→ **What you should do**: Copy out each of the following lines word for word, without changing anything.

--- begin Given data ---

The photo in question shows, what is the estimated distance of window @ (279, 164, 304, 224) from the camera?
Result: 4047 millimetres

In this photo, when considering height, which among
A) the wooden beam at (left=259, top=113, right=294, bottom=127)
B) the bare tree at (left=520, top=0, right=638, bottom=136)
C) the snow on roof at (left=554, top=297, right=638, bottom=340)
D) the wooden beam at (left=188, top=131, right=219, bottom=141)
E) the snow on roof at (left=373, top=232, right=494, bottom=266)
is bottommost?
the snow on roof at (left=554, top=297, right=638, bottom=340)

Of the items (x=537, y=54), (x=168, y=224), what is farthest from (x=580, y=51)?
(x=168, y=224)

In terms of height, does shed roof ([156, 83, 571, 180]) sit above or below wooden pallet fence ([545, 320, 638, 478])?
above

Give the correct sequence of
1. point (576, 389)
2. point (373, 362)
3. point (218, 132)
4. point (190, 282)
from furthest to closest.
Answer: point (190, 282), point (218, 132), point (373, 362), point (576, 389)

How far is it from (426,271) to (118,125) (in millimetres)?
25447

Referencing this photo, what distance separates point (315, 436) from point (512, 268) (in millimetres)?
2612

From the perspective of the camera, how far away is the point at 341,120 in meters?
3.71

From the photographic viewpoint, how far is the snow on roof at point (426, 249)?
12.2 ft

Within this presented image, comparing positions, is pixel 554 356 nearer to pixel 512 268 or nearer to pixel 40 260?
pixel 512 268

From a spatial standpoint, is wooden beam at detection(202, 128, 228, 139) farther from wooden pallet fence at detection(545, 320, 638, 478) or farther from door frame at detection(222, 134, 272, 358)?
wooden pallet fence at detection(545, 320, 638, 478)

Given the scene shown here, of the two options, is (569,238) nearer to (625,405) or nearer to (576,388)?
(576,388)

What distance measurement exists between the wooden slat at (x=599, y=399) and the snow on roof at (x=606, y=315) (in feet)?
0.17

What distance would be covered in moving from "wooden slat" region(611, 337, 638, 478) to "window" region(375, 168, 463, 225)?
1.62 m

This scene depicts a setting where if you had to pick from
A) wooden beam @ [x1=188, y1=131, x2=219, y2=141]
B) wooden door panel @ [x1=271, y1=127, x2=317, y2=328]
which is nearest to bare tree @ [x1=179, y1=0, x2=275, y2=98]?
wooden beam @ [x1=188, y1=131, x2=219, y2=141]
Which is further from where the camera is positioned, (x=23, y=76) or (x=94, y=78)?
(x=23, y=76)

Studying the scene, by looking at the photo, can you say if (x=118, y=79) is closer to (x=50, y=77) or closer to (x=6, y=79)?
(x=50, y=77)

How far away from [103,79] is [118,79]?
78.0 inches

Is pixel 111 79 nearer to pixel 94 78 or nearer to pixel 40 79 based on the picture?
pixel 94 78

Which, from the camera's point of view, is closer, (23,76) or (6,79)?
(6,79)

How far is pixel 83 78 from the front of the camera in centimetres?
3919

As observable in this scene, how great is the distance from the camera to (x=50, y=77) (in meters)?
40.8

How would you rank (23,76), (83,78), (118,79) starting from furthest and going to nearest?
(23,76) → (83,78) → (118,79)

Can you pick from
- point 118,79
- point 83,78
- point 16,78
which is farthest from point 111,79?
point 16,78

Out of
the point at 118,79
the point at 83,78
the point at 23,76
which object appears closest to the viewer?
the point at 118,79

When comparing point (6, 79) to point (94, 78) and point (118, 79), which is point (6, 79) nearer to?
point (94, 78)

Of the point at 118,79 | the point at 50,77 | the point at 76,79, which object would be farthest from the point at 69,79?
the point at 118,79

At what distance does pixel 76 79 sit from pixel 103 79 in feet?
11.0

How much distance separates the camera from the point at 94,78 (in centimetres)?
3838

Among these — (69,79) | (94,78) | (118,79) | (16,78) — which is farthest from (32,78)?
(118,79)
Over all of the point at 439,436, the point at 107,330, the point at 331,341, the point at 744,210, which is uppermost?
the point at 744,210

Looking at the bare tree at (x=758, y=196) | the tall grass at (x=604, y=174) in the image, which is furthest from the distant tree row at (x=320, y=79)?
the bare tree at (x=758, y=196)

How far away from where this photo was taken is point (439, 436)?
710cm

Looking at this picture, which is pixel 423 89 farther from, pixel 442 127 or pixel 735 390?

--- end Given data ---

→ **Final answer**:
The photo in question shows, what is the estimated distance of window @ (279, 164, 304, 224) from the camera?
Result: 4047 millimetres

In this photo, when considering height, which among
A) the wooden beam at (left=259, top=113, right=294, bottom=127)
B) the bare tree at (left=520, top=0, right=638, bottom=136)
C) the snow on roof at (left=554, top=297, right=638, bottom=340)
D) the wooden beam at (left=188, top=131, right=219, bottom=141)
E) the snow on roof at (left=373, top=232, right=494, bottom=266)
is bottommost?
the snow on roof at (left=554, top=297, right=638, bottom=340)

Of the items (x=537, y=54), (x=168, y=224), what is farthest from (x=580, y=51)?
(x=168, y=224)

In terms of height, does shed roof ([156, 83, 571, 180]) sit above or below wooden pallet fence ([545, 320, 638, 478])?
above

Give the correct sequence of
1. point (576, 389)
2. point (373, 362)
3. point (218, 132)
4. point (190, 282)
from furthest to closest.
Answer: point (190, 282), point (218, 132), point (373, 362), point (576, 389)

How far is it from (426,271) to (118,125) (in millimetres)?
25447

Referencing this photo, what distance separates point (315, 436) from point (512, 268) (in millimetres)?
2612

From the perspective of the camera, how far away is the point at 341,120 in meters?
3.71

From the photographic viewpoint, how far is the snow on roof at point (426, 249)?
12.2 ft

Within this presented image, comparing positions, is pixel 554 356 nearer to pixel 512 268 or nearer to pixel 40 260?
pixel 512 268

From a spatial standpoint, is wooden beam at detection(202, 128, 228, 139) farther from wooden pallet fence at detection(545, 320, 638, 478) or farther from door frame at detection(222, 134, 272, 358)?
wooden pallet fence at detection(545, 320, 638, 478)

Given the scene shown here, of the two options, is (569,238) nearer to (625,405) or nearer to (576,388)?
(576,388)

What distance measurement exists between the wooden slat at (x=599, y=399) and the snow on roof at (x=606, y=315) (in feet)?
0.17

What distance would be covered in moving from "wooden slat" region(611, 337, 638, 478) to "window" region(375, 168, 463, 225)?
1.62 m

This scene depicts a setting where if you had to pick from
A) wooden beam @ [x1=188, y1=131, x2=219, y2=141]
B) wooden door panel @ [x1=271, y1=127, x2=317, y2=328]
which is nearest to bare tree @ [x1=179, y1=0, x2=275, y2=98]?
wooden beam @ [x1=188, y1=131, x2=219, y2=141]
Which is further from where the camera is positioned, (x=23, y=76) or (x=94, y=78)?
(x=23, y=76)

Studying the scene, by looking at the photo, can you say if (x=118, y=79) is closer to (x=50, y=77) or closer to (x=6, y=79)?
(x=50, y=77)

How far away from [103,79] is [118,79]?
78.0 inches

Is pixel 111 79 nearer to pixel 94 78 or nearer to pixel 40 79 based on the picture?
pixel 94 78

Which, from the camera's point of view, is closer, (23,76) or (6,79)?
(6,79)

How far is pixel 83 78 from the front of the camera in centimetres?
3919

As observable in this scene, how great is the distance from the camera to (x=50, y=77) (in meters)?
40.8

How would you rank (23,76), (83,78), (118,79) starting from furthest and going to nearest?
(23,76) → (83,78) → (118,79)

Can you pick from
- point 118,79
- point 83,78
- point 16,78
which is farthest from point 111,79?
point 16,78

Out of
the point at 118,79
the point at 83,78
the point at 23,76
which object appears closest to the viewer?
the point at 118,79

When comparing point (6, 79) to point (94, 78) and point (118, 79), which is point (6, 79) nearer to?
point (94, 78)

Of the point at 118,79 | the point at 50,77 | the point at 76,79, which object would be farthest from the point at 69,79?
the point at 118,79

At what distance does pixel 76 79 sit from pixel 103 79 in feet?
11.0

How much distance separates the camera from the point at 94,78 (in centimetres)?
3838

Among these — (69,79) | (94,78) | (118,79) | (16,78) — which is farthest from (32,78)?
(118,79)
Over all of the point at 439,436, the point at 107,330, the point at 331,341, the point at 744,210, which is uppermost?
the point at 744,210

Looking at the bare tree at (x=758, y=196) | the tall grass at (x=604, y=174) in the image, which is furthest from the distant tree row at (x=320, y=79)?
the bare tree at (x=758, y=196)

How far away from where this photo was taken is point (439, 436)?
710cm

Looking at this picture, which is pixel 423 89 farther from, pixel 442 127 or pixel 735 390?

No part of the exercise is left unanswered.